Em Londres, o FTSE 100 fechou em queda de 1,45%, a 10.413,94 pontos. Em Frankfurt, o DAX caiu 1,78%, a 23.774,09 pontos. Em Paris, o CAC 40 perdeu 1,49%, a 8.045,80 pontos. Em Milão, o FTSE MIB recuou 1,61%, a 44.608,55 pontos. Em Madri, o Ibex 35 caiu 1,43%, a 17.237,00 pontos. Em Lisboa, exceção no dia, o PSI 20 avançou 0,01%, a 8.932,42 pontos.

As bolsas asiáticas, por sua vez, fecharam no positivo, com a de Seul garantindo o melhor pregão em quase duas décadas após a queda recorde de ontem, à medida que a busca por barganhas prevaleceu depois do pânico que tomou conta dos mercados.

O índice sul-coreano Kospi saltou 9,63% em Seul, a 5.583,90 pontos, no maior ganho em um único dia desde outubro de 2008. A recuperação veio após um tombo de 12% na sessão anterior, o maior já registrado.

Em outras partes da Ásia, o japonês Nikkei avançou 1,90% em Tóquio, a 55.278,06 pontos, o Hang Seng subiu 0,28% em Hong Kong, a 25.321,34 pontos, e o Taiex mostrou alta mais expressiva em Taiwan, de 2,57%, a 33.672,94 pontos.

Dólar

Depois de ter encerrado a sessão da véspera em baixa, o dólar fechou a quinta-feira em alta firme no Brasil, superior a 1%, acompanhando o avanço da moeda no exterior, com investidores voltando a buscar a segurança da divisa norte-americana em meio à guerra de Estados Unidos e Israel contra o Irã.

O dólar à vista fechou com alta de 1,33%, aos R$ 5,2879. No ano, a divisa acumula agora queda de 3,66%.

Ouro

O ouro encerrou o dia em queda à medida que o dólar americano ganha força em meio às preocupações econômicas para os Estados Unidos com a guerra no Irã.
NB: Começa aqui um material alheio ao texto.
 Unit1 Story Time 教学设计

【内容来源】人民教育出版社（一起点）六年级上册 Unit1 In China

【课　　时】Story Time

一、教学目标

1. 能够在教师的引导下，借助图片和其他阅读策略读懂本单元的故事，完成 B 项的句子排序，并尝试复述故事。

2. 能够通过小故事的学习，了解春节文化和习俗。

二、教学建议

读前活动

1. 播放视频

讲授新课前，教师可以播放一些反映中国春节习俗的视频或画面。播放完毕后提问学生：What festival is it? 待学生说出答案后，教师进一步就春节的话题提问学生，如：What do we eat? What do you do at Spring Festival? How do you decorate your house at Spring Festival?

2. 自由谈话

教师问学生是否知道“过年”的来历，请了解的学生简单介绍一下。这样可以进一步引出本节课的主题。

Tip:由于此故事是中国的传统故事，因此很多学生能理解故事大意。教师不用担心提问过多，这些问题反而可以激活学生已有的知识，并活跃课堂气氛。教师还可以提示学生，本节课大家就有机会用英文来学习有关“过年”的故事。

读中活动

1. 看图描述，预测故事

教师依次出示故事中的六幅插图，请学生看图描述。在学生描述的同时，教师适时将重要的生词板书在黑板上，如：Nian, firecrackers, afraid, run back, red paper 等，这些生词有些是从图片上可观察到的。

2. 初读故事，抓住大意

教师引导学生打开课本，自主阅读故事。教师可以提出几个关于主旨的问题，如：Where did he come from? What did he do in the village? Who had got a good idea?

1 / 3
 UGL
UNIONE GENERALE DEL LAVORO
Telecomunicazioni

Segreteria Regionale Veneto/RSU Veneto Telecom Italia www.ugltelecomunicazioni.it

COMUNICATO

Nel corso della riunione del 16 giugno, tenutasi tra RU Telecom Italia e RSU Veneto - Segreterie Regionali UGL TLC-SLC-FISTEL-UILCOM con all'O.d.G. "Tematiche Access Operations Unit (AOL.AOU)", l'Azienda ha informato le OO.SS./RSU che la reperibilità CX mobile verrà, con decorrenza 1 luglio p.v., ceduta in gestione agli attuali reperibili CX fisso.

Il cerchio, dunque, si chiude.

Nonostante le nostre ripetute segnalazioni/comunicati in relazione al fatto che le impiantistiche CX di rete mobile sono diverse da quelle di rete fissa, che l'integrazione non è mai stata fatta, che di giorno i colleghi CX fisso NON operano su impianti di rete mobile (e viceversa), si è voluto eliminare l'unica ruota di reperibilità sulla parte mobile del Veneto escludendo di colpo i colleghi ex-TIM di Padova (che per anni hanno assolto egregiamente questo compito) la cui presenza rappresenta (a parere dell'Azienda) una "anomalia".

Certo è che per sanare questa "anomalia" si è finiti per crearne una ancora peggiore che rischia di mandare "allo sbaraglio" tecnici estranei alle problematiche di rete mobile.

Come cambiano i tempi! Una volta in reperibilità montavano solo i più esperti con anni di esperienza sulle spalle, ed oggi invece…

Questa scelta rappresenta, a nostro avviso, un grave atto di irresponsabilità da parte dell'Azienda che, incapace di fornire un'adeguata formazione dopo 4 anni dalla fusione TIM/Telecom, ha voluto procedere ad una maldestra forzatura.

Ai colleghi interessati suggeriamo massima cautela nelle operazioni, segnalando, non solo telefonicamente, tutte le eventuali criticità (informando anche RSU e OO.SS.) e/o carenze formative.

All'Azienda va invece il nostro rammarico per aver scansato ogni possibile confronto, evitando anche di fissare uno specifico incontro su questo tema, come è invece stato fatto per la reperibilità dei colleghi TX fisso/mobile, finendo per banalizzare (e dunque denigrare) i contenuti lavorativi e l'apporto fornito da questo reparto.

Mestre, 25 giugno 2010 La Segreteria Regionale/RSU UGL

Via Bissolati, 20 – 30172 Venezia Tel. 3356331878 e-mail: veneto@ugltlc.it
Os investidores também aguardam os dados de emprego (payroll) na sexta-feira, 6, para avaliarem os rumos da economia.

Na Comex, divisão de metais da bolsa de Nova York (Nymex), o ouro para abril encerrou em queda de 1,09%, a US$ 5.078,7 por onça-troy.

Já a prata para maio teve queda de 1,20%, a US$ 82,18 por onça-troy.

O ouro chegou a abrir em alta, mas inverteu de rumo no final da manhã à medida que o dólar e os juros dos Treasuries nos EUA se fortaleceram no pregão.